Here's how you can calculate their mutual speed immediately after the tackle:
Step 1: Calculate the momentum of the halfback before the tackle.
Momentum of halfback = Mass of halfback * Velocity of halfback
= 90 kg * 4.0 m/s
Step 2: Calculate the momentum of the cornerback before the tackle.
Momentum of cornerback = Mass of cornerback * Velocity of cornerback
= 78.3 kg * 7.48 m/s
Step 3: Calculate the total momentum before the tackle.
Total momentum before the tackle = Momentum of halfback + Momentum of cornerback
Step 4: Apply the principle of conservation of momentum to find the mutual speed after the tackle.
Total momentum after the tackle = Total momentum before the tackle
Mutual speed = Total momentum after the tackle / (Mass of halfback + Mass of cornerback)
Now, let's perform the calculations:
Momentum of halfback = 90 kg * 4.0 m/s = 360 kg·m/s
Momentum of cornerback = 78.3 kg * 7.48 m/s = 585.444 kg·m/s
Total momentum before the tackle = 360 kg·m/s + 585.444 kg·m/s = 945.444 kg·m/s
Mutual speed = 945.444 kg·m/s / (90 kg + 78.3 kg)

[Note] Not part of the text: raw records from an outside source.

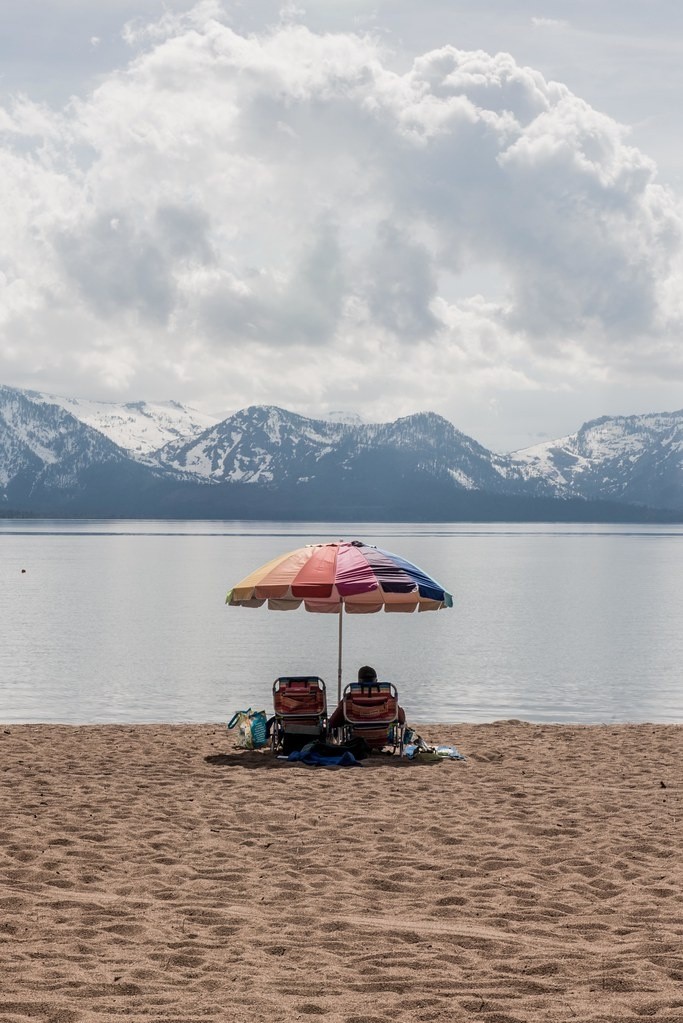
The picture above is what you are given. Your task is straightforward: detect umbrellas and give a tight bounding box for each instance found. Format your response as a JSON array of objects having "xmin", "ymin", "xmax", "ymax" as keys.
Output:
[{"xmin": 225, "ymin": 539, "xmax": 453, "ymax": 703}]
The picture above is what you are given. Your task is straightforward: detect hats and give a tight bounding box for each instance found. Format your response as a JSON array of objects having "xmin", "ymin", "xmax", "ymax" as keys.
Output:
[{"xmin": 358, "ymin": 666, "xmax": 377, "ymax": 683}]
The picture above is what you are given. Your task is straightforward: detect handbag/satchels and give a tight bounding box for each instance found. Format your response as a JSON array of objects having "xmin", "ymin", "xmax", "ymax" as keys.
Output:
[
  {"xmin": 249, "ymin": 710, "xmax": 270, "ymax": 749},
  {"xmin": 228, "ymin": 707, "xmax": 254, "ymax": 750}
]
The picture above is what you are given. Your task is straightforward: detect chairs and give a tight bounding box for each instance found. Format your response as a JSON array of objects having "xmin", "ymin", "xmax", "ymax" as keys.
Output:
[
  {"xmin": 341, "ymin": 681, "xmax": 408, "ymax": 758},
  {"xmin": 268, "ymin": 676, "xmax": 330, "ymax": 770}
]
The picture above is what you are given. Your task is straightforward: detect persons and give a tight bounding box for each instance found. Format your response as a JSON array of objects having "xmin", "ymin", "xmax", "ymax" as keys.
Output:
[{"xmin": 329, "ymin": 666, "xmax": 405, "ymax": 744}]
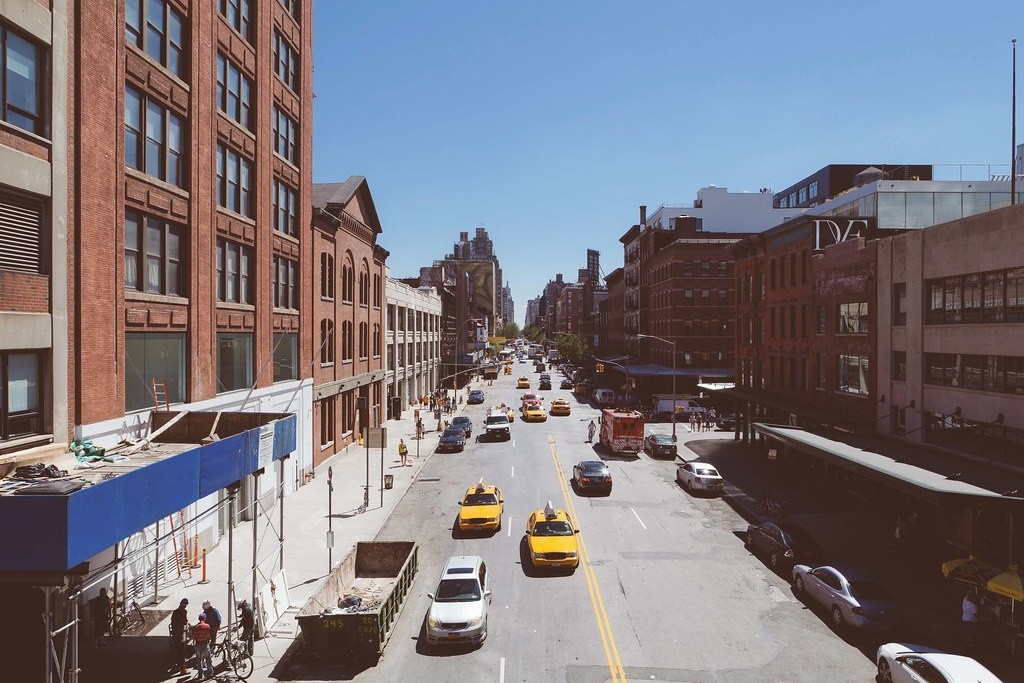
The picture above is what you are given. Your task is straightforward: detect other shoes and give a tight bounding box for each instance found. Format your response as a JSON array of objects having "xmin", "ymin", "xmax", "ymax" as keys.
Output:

Mutual speed = 945.444 kg·m/s / 168.3 kg
Mutual speed = 5.624 m/s
Therefore, their mutual speed immediately after the tackle is 5.624 m/s.
The proof for the conservation of momentum can be derived from Newton's laws of motion. The second law states that the rate of change of momentum of an object is equal to the net force acting on it. If no external forces are acting on a system, the total momentum of the system remains constant. In this case, we assume there are no external forces acting on the halfback and cornerback system, so the total momentum of the system before and after the tackle is conserved.